> SOURCE PASSAGE:
▬▬▬▬▬▬

RIP Richard Wright of Pink Floyd

I could, I suppose, have written on this earlier, but somehow that just didn’t seem right. I needed to have some music to go with it, and while I could have just gone and scrounged something up on YouTube or the like, it seemed more appropriate to write about this at home, sitting at the same desk I did when I first heard Pink Floyd in any detail back in 1987 or so.

So with the haunted-house shuffle weirdness of “Remember a Day” playing now, as deft a garage/psych number from the late sixties as any of the more famous ones out there — and Wright’s piano work providing both an elegance and an isolated feeling not often heard on such pieces, his soft vocals emerging from one speaker and then another, some reflections.

Earlier this year Norman Smith, the EMI studio legend who signed and produced Pink Floyd on their earliest efforts during the Syd Barrett years, passed on, and my blog post on him contains my memories on when and where I first got into Pink Floyd, so I won’t repeat myself there. I suppose I didn’t have any expectation that I would be writing about the passing of anyone else involved with that band any time soon, much less one of its members, but then again, after the passing of Barrett himself the other year, it shouldn’t be so surprising, this news that we heard today.

My immediate thought lay in the unfairness of it. Death is of course unfair, but that’s well trodden ground. But you listen to some of these other Wright-led songs from Pink Floyd — “Paintbox” and its gentle but not hamhanded jollity, the swooping grandeur of “It Would Be So Nice,” guitars not so much played as somehow inflating and deflating, like massive walls of electronic accordions, again his gentle vocals shifting from music-hall-tinged singalongs somewhere between the Kinks, the Beach Boys and Queen at their most vaudeville to aspirational reach — and you think to yourself, “Wait, maybe this was what XTC was really trying to be all along in the end. Definitely seems like this is what Captain Sensible was trying for on his songs with the Damned.” There’s an unfairness in this not immediately being apparent to others, or even yourself.

▬▬▬▬▬▬

> RECORDED DATA:
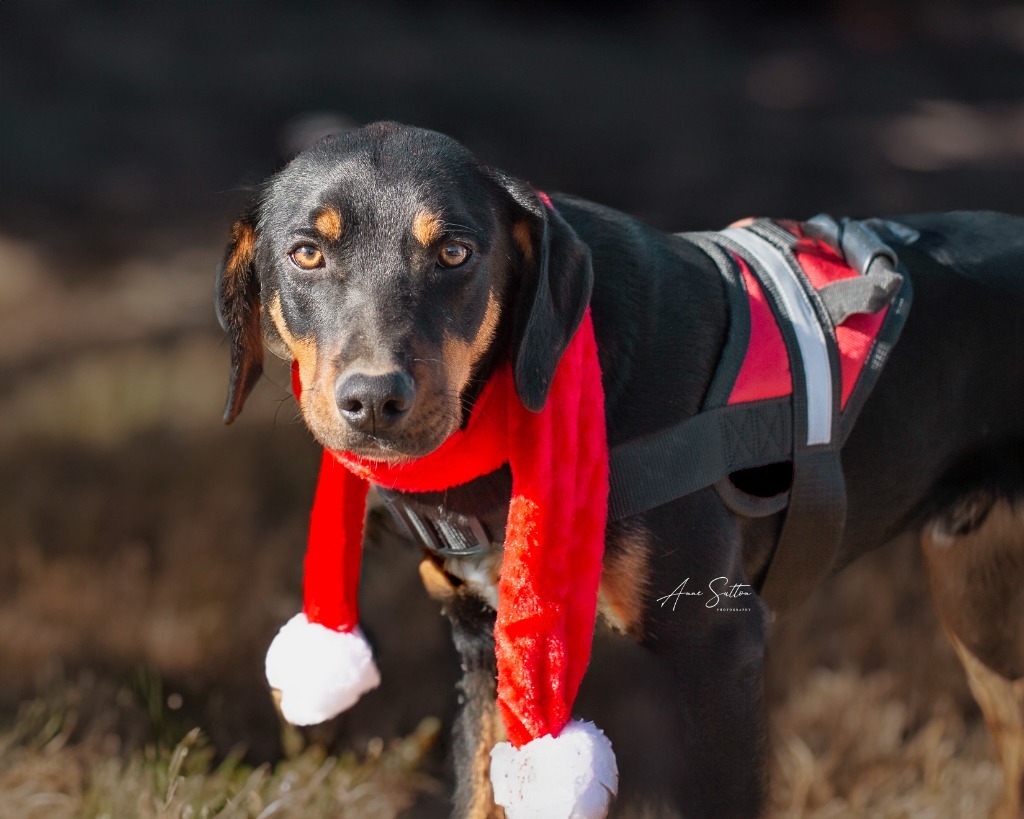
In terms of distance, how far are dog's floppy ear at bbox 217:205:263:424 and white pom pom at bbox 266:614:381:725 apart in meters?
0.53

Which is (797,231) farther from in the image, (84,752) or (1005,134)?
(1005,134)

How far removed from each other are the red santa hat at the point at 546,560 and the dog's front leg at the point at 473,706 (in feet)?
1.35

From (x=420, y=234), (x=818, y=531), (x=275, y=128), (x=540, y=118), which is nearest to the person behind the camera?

▬▬▬▬▬▬

> TASKS TO PERFORM:
1. In the Richard Wright tribute, who signed and produced Pink Floyd on their earliest efforts?
2. Write out the part of the Richard Wright tribute starting with "Earlier this year" and going on through "we heard today.".
The records come from a separate source.

> RESULTS OF THE EXERCISE:
1. Norman Smith, the EMI studio legend, signed and produced them.

2.
Earlier this year Norman Smith, the EMI studio legend who signed and produced Pink Floyd on their earliest efforts during the Syd Barrett years, passed on, and my blog post on him contains my memories on when and where I first got into Pink Floyd, so I won’t repeat myself there. I suppose I didn’t have any expectation that I would be writing about the passing of anyone else involved with that band any time soon, much less one of its members, but then again, after the passing of Barrett himself the other year, it shouldn’t be so surprising, this news that we heard today.